Entonces él volvió a hablar.
—Flint, nos hizo comer algo, ¿recuerdas? Una manzana.
—Oh sí. —Ella se sentó cruzando las piernas, estiró los brazos—. Fue agradable.
—¿Agradable?
—Sí, la sensación de… sueño. Y ahora esta música. Oye. Todo el bosque suena a ella. Violines en ese árbol, esa nube. Y palabras. Bran… Branden… ¿Adónde vas?
—Hay que salir de aquí, Mari. —De pie, el pesado cuerpo de Finkus le tapaba el sol. ¿Por qué abandonaba la seguridad de aquel espacio de sábanas?
—Salir —repitió.
Ignorándolo, ladeó la cabeza y cerró los ojos. Sentía frío (aunque mucho menos del que en teoría debía sentir, careciendo de algo con que cubrirse), pero el pequeño cuadrado, la casilla, resultaba cálida en comparación con el bosque que la rodeaba.
La manaza de él se cerró sobre su antebrazo. Ella la apartó.
—Mari: tenemos que irnos.
—No. Estoy mejor aquí.
—Nunca se está mejor encerrada.
Ella lo miró.
—¿Encerrada?
—Sí.
—¿En dónde?
—En el sitio donde Flint nos dejó. Sin objetos, sin ropa, sin nada a nuestro alcance. No sé lo que nos pasa, pero estamos conectados y no podemos quitarnos las diademas. Tenemos que salir a la realidad.
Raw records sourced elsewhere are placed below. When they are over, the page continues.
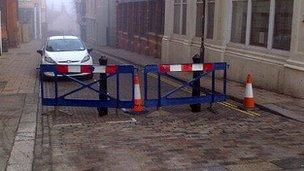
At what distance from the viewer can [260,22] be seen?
1384 cm

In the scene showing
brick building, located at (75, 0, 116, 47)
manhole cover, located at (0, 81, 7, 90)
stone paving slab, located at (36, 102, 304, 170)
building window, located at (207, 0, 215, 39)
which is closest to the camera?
stone paving slab, located at (36, 102, 304, 170)

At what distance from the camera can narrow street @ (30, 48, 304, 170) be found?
22.1 feet

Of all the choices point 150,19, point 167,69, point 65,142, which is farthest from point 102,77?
point 150,19

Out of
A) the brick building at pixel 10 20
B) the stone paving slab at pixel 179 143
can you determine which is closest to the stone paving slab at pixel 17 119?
the stone paving slab at pixel 179 143

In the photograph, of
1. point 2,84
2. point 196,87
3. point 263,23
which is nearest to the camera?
point 196,87

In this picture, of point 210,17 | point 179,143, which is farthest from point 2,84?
point 179,143

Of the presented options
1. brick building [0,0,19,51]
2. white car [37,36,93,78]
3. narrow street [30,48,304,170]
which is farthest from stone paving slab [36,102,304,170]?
brick building [0,0,19,51]

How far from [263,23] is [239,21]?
178 cm

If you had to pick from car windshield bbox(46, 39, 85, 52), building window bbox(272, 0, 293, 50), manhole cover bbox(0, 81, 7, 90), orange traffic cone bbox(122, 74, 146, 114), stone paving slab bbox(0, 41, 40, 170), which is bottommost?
manhole cover bbox(0, 81, 7, 90)

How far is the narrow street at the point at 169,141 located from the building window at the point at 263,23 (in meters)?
3.06

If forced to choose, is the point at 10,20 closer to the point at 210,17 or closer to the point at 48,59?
the point at 48,59

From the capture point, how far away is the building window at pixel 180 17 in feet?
66.6

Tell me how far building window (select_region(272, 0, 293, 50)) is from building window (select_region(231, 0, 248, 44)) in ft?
6.74

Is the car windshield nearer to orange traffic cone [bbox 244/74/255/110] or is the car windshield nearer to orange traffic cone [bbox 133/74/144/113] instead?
orange traffic cone [bbox 133/74/144/113]
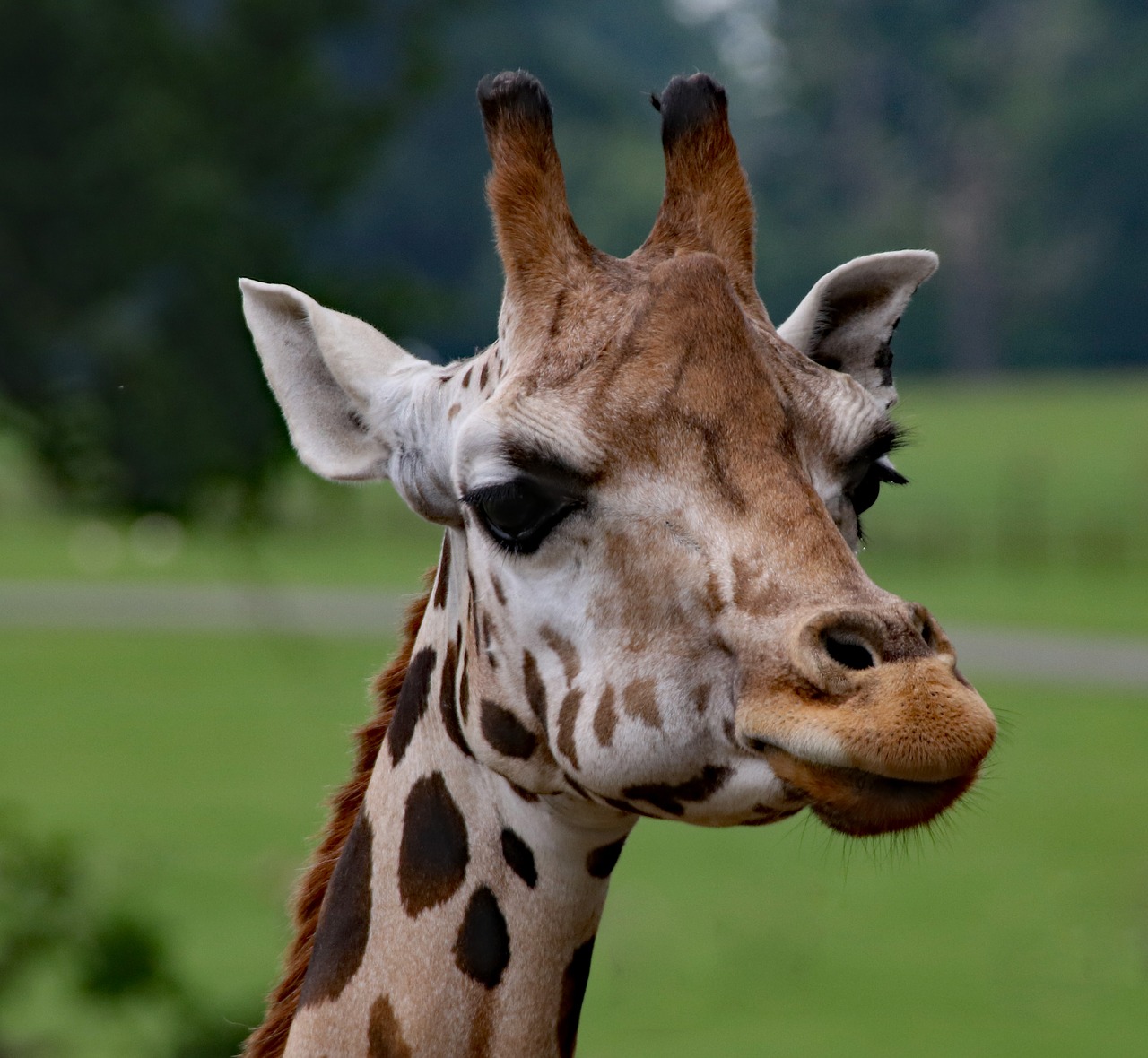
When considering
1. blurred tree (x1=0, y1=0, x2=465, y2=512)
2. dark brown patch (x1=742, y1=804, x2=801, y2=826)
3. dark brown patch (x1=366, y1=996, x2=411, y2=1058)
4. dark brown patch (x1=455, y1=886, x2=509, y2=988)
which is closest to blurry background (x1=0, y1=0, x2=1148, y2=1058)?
blurred tree (x1=0, y1=0, x2=465, y2=512)

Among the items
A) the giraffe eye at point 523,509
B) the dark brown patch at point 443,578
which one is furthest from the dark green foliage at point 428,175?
the giraffe eye at point 523,509

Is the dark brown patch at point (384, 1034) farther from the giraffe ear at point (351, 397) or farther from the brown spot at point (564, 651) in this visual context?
the giraffe ear at point (351, 397)

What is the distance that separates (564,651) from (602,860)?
0.59 m

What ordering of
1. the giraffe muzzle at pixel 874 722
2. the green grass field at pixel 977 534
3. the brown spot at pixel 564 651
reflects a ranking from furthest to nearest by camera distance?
the green grass field at pixel 977 534, the brown spot at pixel 564 651, the giraffe muzzle at pixel 874 722

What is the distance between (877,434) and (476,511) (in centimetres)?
94

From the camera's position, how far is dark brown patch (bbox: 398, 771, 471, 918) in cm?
443

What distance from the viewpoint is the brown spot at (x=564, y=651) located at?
4152 mm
«La realidad». Agua helada sobre ella. Eso no contenía violines. Pese a todo, se arrodilló y escudriñó el bosque.
—Pero ¿por dónde vamos a salir?
—Si no buscamos una salida nunca lo sabremos.
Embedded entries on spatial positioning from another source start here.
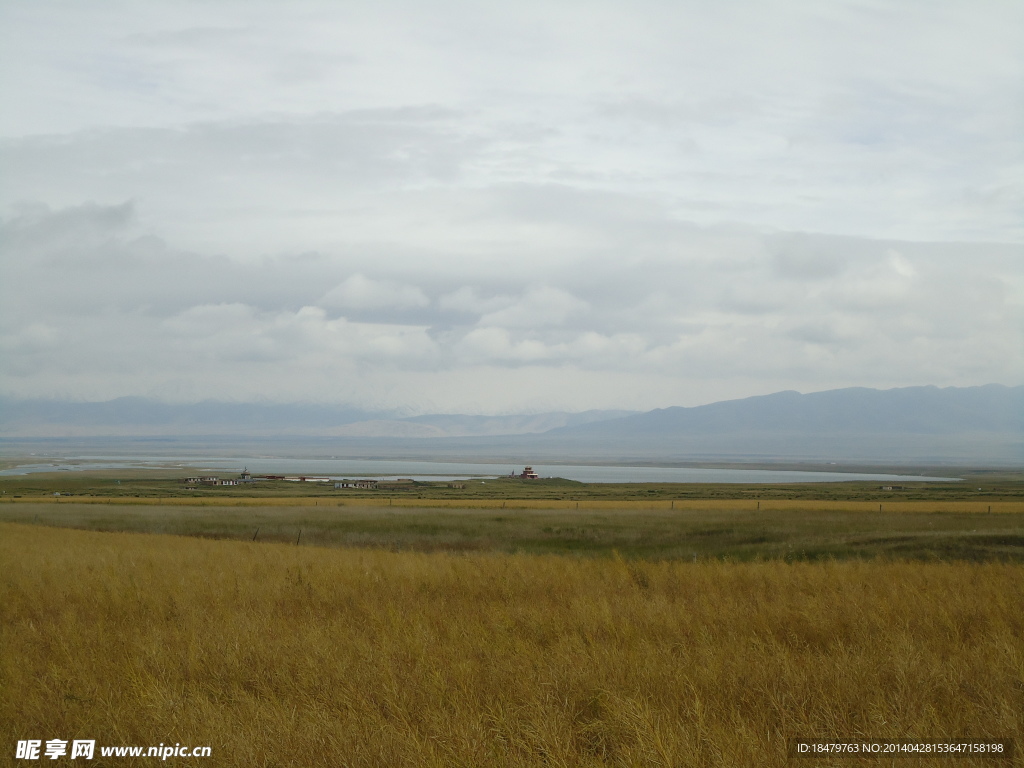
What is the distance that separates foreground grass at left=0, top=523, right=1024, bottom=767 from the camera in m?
5.98

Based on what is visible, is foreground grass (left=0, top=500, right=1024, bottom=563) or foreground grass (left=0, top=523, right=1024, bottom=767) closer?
foreground grass (left=0, top=523, right=1024, bottom=767)

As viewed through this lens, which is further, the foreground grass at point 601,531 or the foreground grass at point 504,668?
the foreground grass at point 601,531

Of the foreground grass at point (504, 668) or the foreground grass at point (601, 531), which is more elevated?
the foreground grass at point (504, 668)

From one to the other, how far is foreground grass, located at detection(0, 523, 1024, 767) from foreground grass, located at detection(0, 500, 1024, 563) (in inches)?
448

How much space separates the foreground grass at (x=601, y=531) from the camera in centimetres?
2450

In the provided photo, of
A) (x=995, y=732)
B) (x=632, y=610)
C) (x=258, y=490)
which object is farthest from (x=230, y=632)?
(x=258, y=490)

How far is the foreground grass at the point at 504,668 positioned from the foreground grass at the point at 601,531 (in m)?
11.4

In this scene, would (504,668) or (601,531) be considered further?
(601,531)

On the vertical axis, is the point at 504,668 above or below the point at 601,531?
above

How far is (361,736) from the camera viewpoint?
5992 mm

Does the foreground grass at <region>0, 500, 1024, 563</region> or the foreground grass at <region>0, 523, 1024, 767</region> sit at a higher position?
the foreground grass at <region>0, 523, 1024, 767</region>

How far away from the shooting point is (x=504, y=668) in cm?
760

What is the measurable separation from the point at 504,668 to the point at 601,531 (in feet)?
90.3

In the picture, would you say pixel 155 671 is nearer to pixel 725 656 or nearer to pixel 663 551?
pixel 725 656
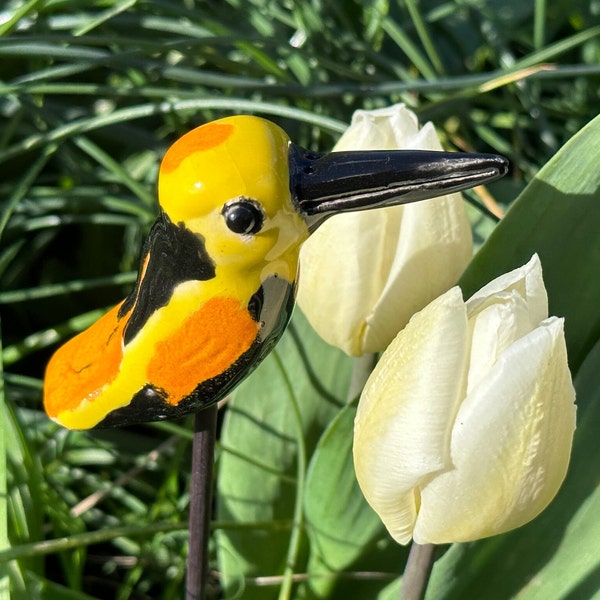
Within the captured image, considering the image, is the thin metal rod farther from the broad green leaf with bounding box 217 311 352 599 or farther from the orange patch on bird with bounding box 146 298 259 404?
the broad green leaf with bounding box 217 311 352 599

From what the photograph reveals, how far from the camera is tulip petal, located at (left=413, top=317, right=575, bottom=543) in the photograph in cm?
30

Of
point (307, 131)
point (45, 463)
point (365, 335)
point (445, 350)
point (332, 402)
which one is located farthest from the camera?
point (307, 131)

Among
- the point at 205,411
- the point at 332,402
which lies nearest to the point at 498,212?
the point at 332,402

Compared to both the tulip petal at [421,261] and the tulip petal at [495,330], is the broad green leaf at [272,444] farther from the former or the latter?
the tulip petal at [495,330]

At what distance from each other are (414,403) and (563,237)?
0.53ft

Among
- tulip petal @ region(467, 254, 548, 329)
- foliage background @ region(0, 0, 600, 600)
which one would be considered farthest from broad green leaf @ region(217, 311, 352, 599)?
tulip petal @ region(467, 254, 548, 329)

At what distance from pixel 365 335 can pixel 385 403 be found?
0.33 feet

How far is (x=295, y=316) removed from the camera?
1.88 ft

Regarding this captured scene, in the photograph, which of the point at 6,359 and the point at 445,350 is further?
the point at 6,359

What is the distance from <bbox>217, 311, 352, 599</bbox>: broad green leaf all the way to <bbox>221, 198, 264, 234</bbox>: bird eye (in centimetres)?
25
—¿Sabes por qué hablas así? —dijo ella volviendo a sentarse y abrazándose a sí misma—. Porque tienes dieciséis años.
—¿Y tú sabes por qué no quieres despertar? —repuso él—. Porque tienes treinta y cinco.
—Estoy bien aquí.
—¿En lo virtual?
—¿Ahora lo virtual es un problema? —dijo ella juguetona desde su postura.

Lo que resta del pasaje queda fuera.